Stored dataset items
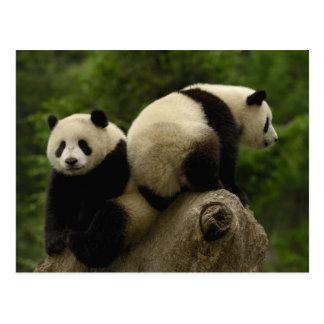 Giant panda babies Ailuropoda melanoleuca) 10 Postcard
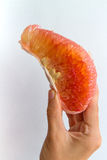 Pomelo Slice in Hand. A peeled pomelo slice held in the hand of a young woman, seeds visible Royalty Free Stock Photo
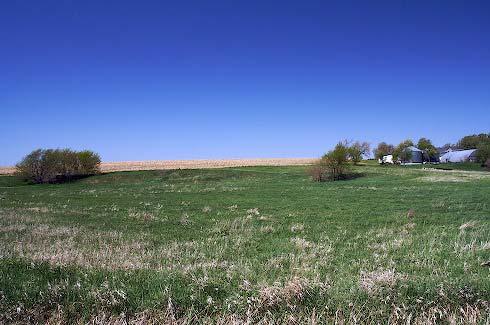 blue-hill-oye-farm.jpg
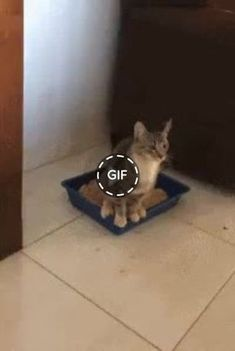 My cat immediately did not notice what happened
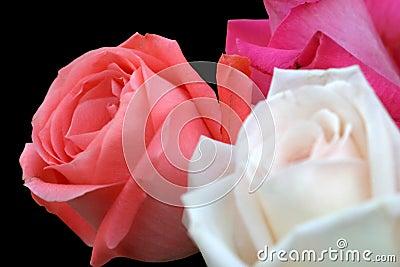 Rose Trio On Black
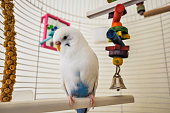 Parakeet in cage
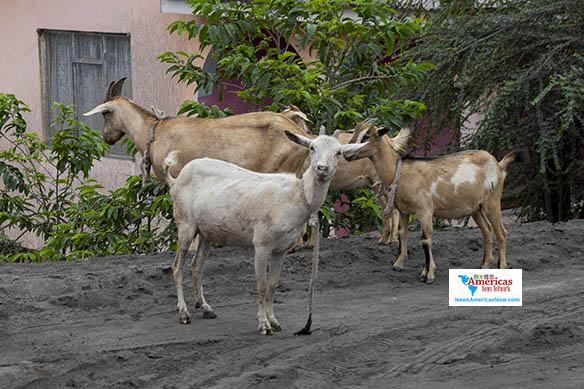 goats-try-to-find-grass-in-chateau-belair-svg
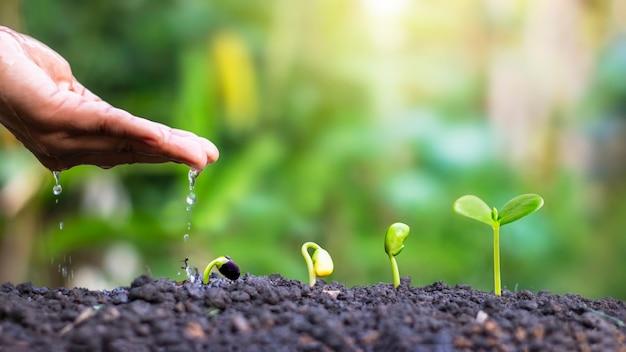 식물의 성장 단계와 식물의 물주기, 농부를 위한 심기 아이디어 및 투자를 표시합니다.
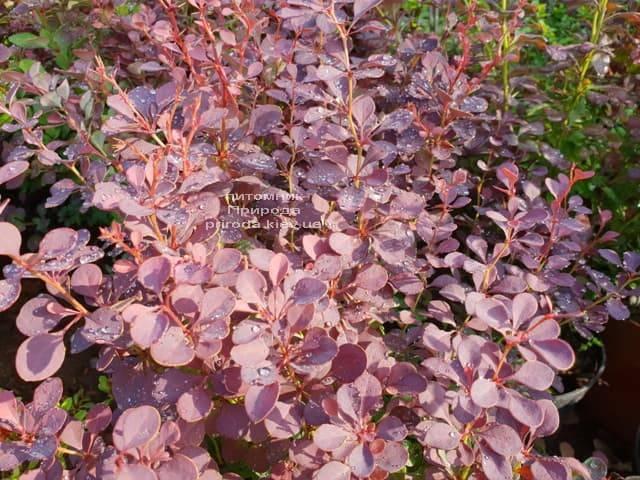 Барбарис Тунберга Атропурпуреа (Berberis thunbergii Atropurpurea) ФОТО Питомник растений Природа (Priroda) (3)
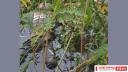 মুন্সিগঞ্জ থেকে নিখোঁজ ইজিবাইক চালকের লাশ ফতুল্লায় উদ্ধার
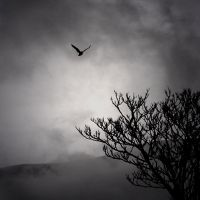 I Was Lost.. by nool2i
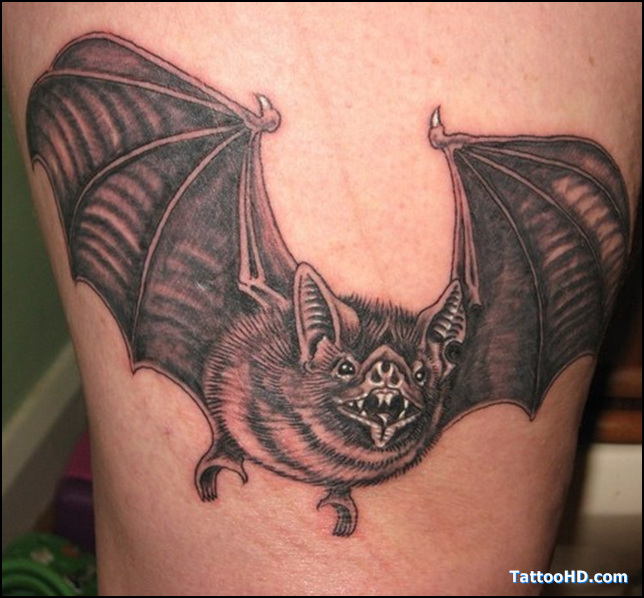 15 Cool Bat Tattoo Images And Design Ideas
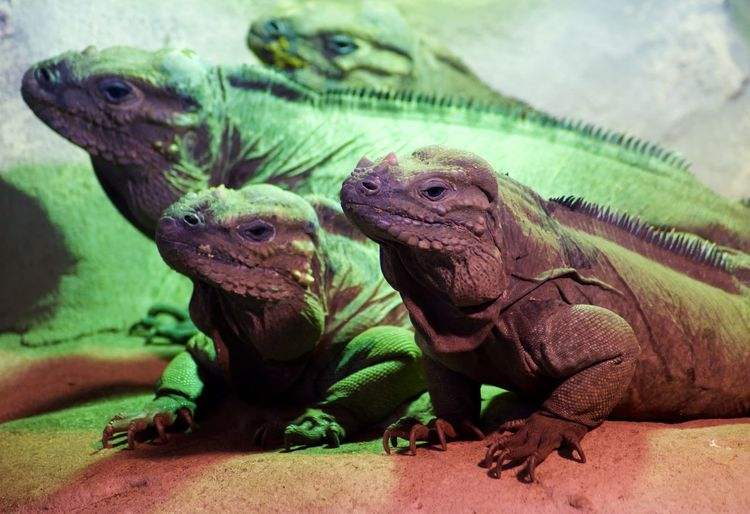 Animal Themes Animal Animal Wildlife Reptile Group Of Animals Vertebrate Animals In The Wild Lizard Two Animals Iguana No People Green Color Nature Day Close-up Togetherness Focus On Foreground Animals In Captivity Outdoors Animal Head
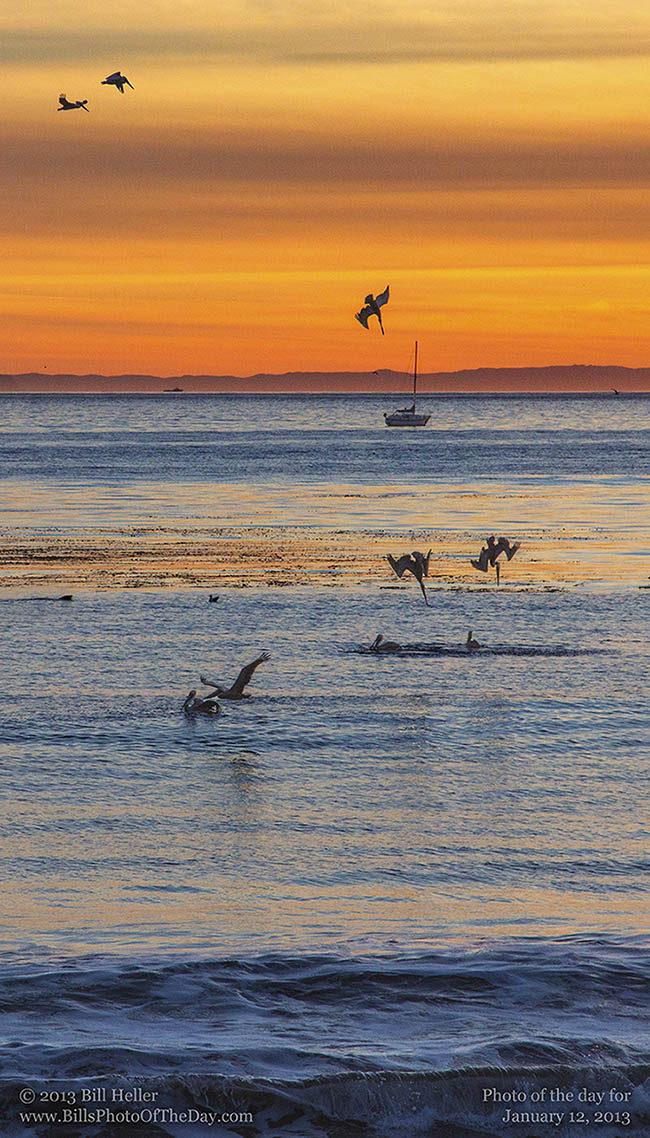 Pelicans Diving for Fish off the coast of Santa Barbara, California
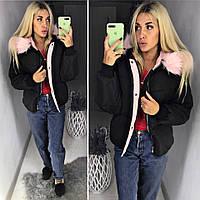 Женская короткая куртка парка Portland Academy черная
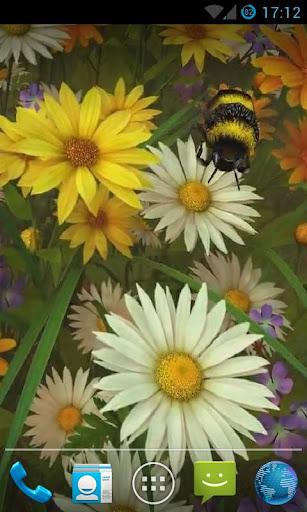 Bee Live Wallpaper HD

What is being asked »
The copy must begin at the line containing "Женская короткая куртка" and end at the last line of the data above, with every line retyped exactly and no pictures included.

Answer section »
 Женская короткая куртка парка Portland Academy черная
 Bee Live Wallpaper HD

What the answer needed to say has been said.